- Problem details -
Pull out every line in the entries below that contains the word "baseboard" and copy those lines. Only matches with the same upper and lower case count.

Entries taken from a collection:

╔══

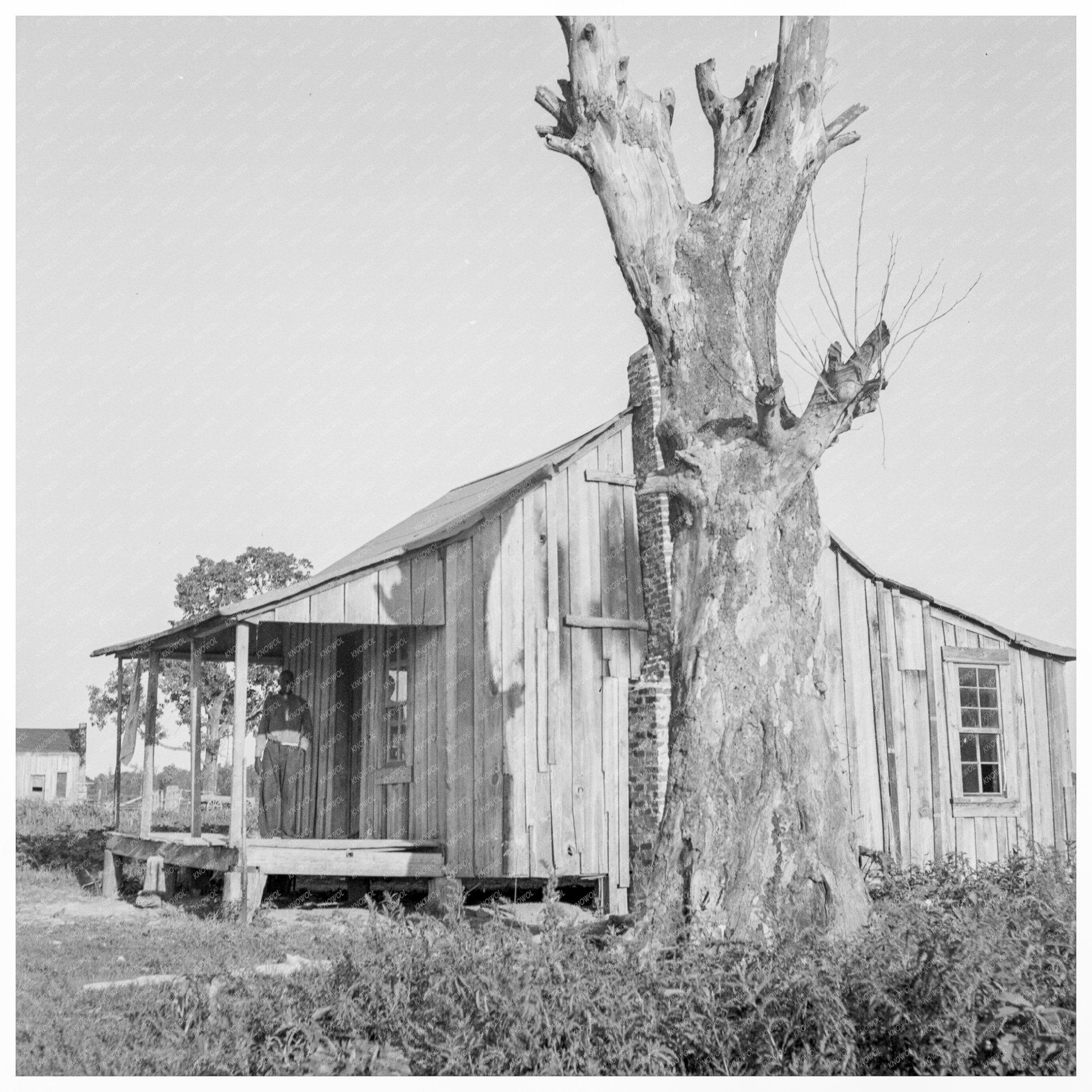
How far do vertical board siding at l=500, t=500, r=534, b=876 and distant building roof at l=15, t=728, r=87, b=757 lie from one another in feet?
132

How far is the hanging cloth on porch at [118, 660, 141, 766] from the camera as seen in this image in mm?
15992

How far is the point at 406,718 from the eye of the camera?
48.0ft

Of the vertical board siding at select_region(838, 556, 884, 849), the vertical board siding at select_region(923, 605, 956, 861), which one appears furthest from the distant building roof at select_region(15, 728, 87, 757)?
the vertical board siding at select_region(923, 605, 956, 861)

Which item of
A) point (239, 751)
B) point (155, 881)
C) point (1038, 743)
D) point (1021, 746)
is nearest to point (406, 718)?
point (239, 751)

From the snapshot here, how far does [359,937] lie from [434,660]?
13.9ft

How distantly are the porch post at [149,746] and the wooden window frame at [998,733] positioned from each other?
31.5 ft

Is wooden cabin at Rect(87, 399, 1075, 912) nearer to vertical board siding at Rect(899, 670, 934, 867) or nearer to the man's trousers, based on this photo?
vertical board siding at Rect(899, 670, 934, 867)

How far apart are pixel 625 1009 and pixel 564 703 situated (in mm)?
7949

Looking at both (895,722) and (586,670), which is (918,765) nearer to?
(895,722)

╚══
╔══

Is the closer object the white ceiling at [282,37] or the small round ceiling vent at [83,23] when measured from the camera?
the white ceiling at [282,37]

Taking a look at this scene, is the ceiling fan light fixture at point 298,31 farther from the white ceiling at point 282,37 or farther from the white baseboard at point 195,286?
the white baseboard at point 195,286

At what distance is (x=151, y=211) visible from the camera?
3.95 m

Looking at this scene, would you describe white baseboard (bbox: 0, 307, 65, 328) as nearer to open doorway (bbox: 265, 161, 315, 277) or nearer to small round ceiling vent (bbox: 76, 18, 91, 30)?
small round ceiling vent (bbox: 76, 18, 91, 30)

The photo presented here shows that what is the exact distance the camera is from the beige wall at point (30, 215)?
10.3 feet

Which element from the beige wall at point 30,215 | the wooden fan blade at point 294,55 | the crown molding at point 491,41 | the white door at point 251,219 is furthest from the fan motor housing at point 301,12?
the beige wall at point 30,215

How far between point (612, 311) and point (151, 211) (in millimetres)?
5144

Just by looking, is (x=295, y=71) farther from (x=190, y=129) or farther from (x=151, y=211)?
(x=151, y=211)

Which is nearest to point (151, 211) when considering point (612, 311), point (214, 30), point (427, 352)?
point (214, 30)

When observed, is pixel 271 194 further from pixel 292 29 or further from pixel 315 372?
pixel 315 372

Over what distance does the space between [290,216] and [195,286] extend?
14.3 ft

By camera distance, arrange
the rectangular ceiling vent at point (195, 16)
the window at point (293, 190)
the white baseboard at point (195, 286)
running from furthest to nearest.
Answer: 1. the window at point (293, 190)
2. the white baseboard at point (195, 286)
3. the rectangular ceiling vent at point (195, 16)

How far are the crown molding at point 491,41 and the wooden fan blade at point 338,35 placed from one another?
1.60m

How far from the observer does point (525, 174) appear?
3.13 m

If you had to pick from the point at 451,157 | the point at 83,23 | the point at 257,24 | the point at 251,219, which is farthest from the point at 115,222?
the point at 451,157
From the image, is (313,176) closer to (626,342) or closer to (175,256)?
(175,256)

╚══

- Written solution -
Taking a look at this scene, is the ceiling fan light fixture at point 298,31 farther from the white ceiling at point 282,37 or farther from the white baseboard at point 195,286?
the white baseboard at point 195,286
Looking at this scene, would you describe white baseboard (bbox: 0, 307, 65, 328) as nearer to open doorway (bbox: 265, 161, 315, 277) or nearer to small round ceiling vent (bbox: 76, 18, 91, 30)?
the white baseboard at point (195, 286)
2. the white baseboard at point (195, 286)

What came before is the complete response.